-- START OF Supplied text --
RE: Submitting lock tokens without a validity check

> From: w3c-dist-auth-request@w3.org
> [mailto:w3c-dist-auth-request@w3.org]On Behalf Of Lisa Dusseault
> Sent: Saturday, November 23, 2002 11:13 PM
> To: julian.reschke@gmx.de
> Subject: RE: Submitting lock tokens without a validity check
>
>
>
> > >
> > > If a client uses "If: urlA (tokenA) (Not tokenA)" then the client
> will
> > > *not* find out that their lock is invalid.   So that's not a real
> >
> > Wow. You managed to completely puzzle me.
> >
> > I thought that was exactly the point of this kind of request.
>
> Weird, eh?  By using the If-Not-If hack, the client asks the request to
> succeed if the locktoken is invalid, or the locktoken is valid.  So the
> client never finds out if the locktoken is invalid, because the
> if-not-if combination never fails.

Yes. Really weird. Why would it want to know then? It will certainly find
out when it finally does the UNLOCK. Where's the problem with that?

> >
> > Can you please explain again what the issue to be solved is, or point
> me
> > to
> > "the" mailing list message (in the archive) that explains it?
>
> The issue to be solved is that all the client developers who have spoken
> up about the if header say that it's too hard to make interoperable.
> Every time the client is tested against a new server, some operations on
> locked resources fail.  Usually they fail because
>  1. the server expects to see a lock token that the client hasn't
> provided,

So we need to clarify which are required.

>  2. the server expects a lock token to apply to a specific URL and the
> client didn't use the correct URL,

Fix the client or the server.
-- END OF Supplied text --
-- START OF Entries shown --
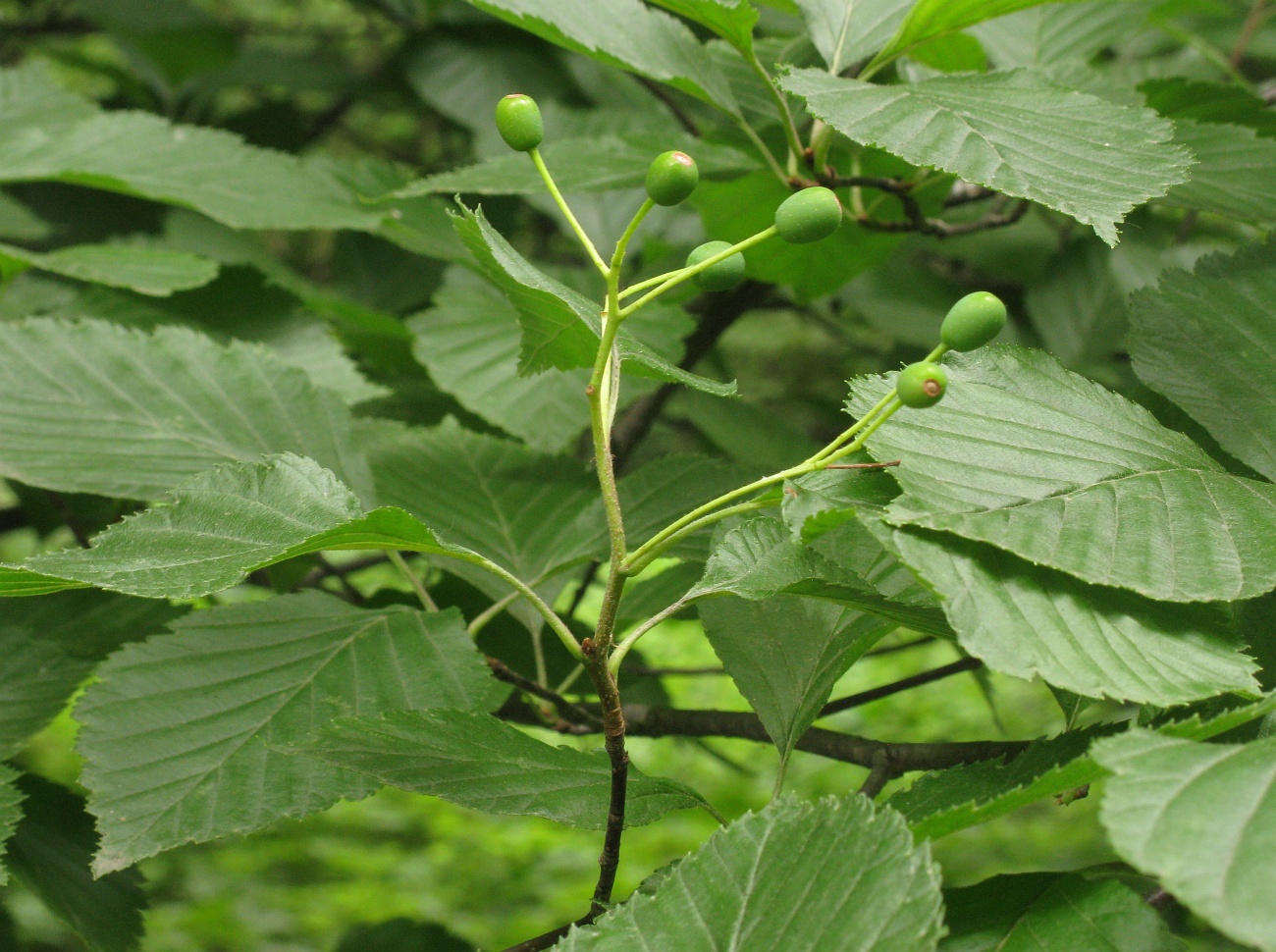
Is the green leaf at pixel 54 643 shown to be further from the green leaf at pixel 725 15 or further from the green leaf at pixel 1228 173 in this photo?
the green leaf at pixel 1228 173

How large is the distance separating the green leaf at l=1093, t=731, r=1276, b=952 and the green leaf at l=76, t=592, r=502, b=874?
41 cm

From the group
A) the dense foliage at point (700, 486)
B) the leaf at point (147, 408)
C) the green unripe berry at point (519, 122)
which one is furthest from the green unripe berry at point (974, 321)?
the leaf at point (147, 408)

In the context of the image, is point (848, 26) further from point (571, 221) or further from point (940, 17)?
point (571, 221)

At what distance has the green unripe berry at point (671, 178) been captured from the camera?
502mm

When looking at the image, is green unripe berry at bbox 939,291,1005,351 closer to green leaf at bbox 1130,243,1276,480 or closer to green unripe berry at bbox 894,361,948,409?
green unripe berry at bbox 894,361,948,409

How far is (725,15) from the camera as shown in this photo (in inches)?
31.2

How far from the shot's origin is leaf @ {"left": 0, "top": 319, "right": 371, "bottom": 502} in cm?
82

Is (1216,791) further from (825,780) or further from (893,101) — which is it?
(825,780)

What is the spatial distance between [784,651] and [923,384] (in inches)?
10.8

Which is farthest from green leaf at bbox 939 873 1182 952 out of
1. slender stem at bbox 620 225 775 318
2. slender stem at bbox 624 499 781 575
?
slender stem at bbox 620 225 775 318

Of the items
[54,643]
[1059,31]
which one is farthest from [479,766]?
[1059,31]

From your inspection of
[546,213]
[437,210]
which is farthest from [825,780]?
[437,210]

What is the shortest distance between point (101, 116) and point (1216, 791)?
1350mm

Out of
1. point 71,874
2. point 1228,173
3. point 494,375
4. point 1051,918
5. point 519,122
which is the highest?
point 519,122
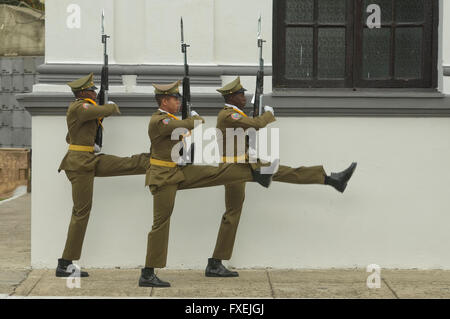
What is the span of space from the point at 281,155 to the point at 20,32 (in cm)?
1306

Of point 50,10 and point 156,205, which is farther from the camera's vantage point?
point 50,10

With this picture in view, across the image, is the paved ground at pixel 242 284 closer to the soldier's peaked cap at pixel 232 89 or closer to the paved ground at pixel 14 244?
the paved ground at pixel 14 244

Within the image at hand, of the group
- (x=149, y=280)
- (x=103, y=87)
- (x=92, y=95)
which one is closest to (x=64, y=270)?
(x=149, y=280)

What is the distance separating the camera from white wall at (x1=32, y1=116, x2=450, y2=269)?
1052 centimetres

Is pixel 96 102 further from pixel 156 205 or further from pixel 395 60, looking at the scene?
pixel 395 60

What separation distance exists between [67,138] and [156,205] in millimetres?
1291

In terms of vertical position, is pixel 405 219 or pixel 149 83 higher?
pixel 149 83

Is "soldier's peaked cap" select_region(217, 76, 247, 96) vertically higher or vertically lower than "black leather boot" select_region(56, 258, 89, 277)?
higher

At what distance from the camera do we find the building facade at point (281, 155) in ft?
34.5

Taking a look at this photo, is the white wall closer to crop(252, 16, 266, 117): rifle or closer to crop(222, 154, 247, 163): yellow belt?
crop(252, 16, 266, 117): rifle

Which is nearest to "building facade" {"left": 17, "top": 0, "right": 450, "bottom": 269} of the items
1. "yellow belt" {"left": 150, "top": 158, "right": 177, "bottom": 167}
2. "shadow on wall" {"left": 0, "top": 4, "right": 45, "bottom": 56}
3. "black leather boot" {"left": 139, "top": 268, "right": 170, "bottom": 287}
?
"yellow belt" {"left": 150, "top": 158, "right": 177, "bottom": 167}

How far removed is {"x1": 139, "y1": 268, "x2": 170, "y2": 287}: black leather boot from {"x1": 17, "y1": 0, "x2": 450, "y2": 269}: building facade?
0.91 m

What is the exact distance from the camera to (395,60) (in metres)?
10.9

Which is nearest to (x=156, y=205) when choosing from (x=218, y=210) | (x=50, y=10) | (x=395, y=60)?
(x=218, y=210)
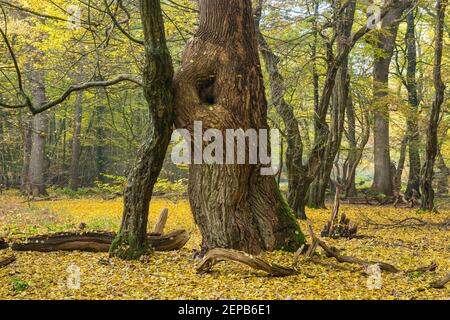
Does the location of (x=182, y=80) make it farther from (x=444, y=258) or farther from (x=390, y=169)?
-- END OF Entries shown --
Set exercise
Retype the portion of the lock token email starting at "So we need to" and ending at "or the server.".

Finished answer
So we need to clarify which are required.

>  2. the server expects a lock token to apply to a specific URL and the
> client didn't use the correct URL,

Fix the client or the server.